Turkey and Natural Gas

Turkey ranks as the 7th highest natural gas consumer in the world, with household consumption continuing to increase. At the same time Turkey imports ~70% of its natural gas needs with 30% of imports in the LNG form. That is an astounding amount just in itself, but when considering the enormous increase in natural gas prices in the past months (the EU market has seen a 3x increase in prices) one can understand the pressures on the Turkish economy and more specifically inflationary pressures. Through its Black Sea discovery Turkey is set to access another source (this time local) of natural gas, but this will not happen until 2023 the earliest. This winter will be fully served by existing sources and will be a brutal one from a pricing perspective.

Affected Assets

Most of the pressure will be felt by TRY, which has already depreciated 20% this year and will continue to face the brunt of the underperformance in the Turkish economy and the underlying inflationary undercurrents.

The next in line are going to be the equities of local banks, which have significant Eur and Usd denominated debts but local TRY assets. As TRY depreciates their costs of funds are going up, and their liabilities are also increasing. In past events of market anxiety their pure ability to roll funding was also questioned. Expect stock prices in this sector to be depressed.

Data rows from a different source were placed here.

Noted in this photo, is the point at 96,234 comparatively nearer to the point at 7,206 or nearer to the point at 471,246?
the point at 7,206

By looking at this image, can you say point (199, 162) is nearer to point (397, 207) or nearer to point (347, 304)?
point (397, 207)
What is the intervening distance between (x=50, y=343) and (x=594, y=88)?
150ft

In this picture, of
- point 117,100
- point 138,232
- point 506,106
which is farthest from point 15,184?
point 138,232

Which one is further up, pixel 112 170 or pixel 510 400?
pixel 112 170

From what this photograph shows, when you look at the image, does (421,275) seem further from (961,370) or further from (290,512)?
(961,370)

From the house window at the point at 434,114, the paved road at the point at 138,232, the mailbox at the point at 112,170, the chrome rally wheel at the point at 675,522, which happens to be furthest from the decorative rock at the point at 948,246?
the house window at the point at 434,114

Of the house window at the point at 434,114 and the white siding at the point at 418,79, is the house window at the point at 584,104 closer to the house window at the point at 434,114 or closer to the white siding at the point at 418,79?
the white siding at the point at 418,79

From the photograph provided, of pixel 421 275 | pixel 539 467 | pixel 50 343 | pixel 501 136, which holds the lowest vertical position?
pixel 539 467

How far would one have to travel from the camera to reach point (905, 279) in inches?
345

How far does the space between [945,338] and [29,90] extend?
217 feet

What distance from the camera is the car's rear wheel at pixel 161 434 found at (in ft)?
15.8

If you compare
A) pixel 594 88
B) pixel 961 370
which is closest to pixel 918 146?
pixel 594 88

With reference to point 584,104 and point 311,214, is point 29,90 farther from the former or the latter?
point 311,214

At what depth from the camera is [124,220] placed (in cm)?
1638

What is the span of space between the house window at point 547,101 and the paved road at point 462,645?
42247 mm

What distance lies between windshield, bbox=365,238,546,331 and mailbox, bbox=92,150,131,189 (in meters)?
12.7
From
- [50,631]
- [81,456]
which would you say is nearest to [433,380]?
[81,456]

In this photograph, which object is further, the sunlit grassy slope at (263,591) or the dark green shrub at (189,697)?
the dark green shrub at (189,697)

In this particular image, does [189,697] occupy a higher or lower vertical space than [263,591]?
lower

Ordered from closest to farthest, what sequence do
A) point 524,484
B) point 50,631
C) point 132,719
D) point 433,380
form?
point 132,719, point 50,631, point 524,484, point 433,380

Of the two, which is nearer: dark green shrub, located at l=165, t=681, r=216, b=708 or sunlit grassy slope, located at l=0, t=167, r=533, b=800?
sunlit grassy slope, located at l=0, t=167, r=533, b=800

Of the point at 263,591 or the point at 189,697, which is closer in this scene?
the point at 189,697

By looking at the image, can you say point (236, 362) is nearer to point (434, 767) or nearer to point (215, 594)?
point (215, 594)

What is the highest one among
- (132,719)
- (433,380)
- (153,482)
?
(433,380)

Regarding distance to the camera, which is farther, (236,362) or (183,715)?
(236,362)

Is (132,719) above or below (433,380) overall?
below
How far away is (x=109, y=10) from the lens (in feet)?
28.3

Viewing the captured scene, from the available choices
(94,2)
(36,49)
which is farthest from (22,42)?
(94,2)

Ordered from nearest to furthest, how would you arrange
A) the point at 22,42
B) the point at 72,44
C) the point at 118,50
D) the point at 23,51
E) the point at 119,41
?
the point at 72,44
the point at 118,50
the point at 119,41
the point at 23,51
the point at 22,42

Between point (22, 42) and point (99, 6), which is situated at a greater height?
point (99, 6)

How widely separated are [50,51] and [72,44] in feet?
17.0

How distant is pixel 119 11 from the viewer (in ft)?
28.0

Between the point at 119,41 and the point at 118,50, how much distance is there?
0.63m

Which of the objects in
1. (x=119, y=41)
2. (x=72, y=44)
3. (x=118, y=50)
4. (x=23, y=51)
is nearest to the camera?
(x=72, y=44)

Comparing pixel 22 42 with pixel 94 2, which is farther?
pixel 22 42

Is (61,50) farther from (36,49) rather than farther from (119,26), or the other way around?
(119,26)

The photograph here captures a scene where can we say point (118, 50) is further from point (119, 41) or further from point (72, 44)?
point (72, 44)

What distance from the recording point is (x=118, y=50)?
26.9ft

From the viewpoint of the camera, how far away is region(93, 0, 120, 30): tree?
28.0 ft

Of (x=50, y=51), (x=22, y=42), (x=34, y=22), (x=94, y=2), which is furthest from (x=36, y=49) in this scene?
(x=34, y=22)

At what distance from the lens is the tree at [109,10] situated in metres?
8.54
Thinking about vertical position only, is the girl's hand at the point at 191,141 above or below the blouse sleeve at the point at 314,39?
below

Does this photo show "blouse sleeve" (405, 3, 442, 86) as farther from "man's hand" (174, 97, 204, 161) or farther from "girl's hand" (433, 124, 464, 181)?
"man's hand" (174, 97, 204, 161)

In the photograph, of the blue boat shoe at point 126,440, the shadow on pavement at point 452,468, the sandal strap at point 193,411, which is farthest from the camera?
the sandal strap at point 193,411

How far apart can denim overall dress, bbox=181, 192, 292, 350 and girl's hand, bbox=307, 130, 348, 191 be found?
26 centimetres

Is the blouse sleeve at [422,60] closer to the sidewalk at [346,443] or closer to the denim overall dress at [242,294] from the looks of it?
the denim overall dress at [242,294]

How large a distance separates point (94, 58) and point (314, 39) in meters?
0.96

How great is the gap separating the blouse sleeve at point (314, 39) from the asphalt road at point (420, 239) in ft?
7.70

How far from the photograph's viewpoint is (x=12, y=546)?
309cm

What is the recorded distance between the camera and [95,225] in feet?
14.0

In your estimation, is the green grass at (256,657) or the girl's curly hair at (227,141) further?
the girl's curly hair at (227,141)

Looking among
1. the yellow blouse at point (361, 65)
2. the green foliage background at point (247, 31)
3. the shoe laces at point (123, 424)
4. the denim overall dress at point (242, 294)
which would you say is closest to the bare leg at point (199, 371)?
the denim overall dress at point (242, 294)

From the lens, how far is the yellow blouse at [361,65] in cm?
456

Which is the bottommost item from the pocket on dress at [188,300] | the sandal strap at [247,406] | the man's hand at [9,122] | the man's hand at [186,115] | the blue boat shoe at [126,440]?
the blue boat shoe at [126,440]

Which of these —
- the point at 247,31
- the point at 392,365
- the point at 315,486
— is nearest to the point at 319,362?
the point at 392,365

Thirdly the Turkish Eurobonds (Usd denominated debt) are also going to be under pressure. We have seen this sort of action before in 2018 when yields spiked to 8%+ on 7-year bonds, which translates to 6%+ of a spread over treasuries.

Conclusion

Winter is coming indeed, not only from a calendar perspective but also from a predicted performance of Turkish financial assets. With a global energy crisis in development that has seen European natural gas prices jump three fold since the beginning of the year inflation is building up. With over 70% of local natural gas consumption coming from imports and a central bank which just lowered rates, we expect inflationary pressures to manifest themselves through a weaker TRY and lower valuations for Turkish financial assets in general with local bank equities and Turkish Eurobonds being the most liquid forms of that expression.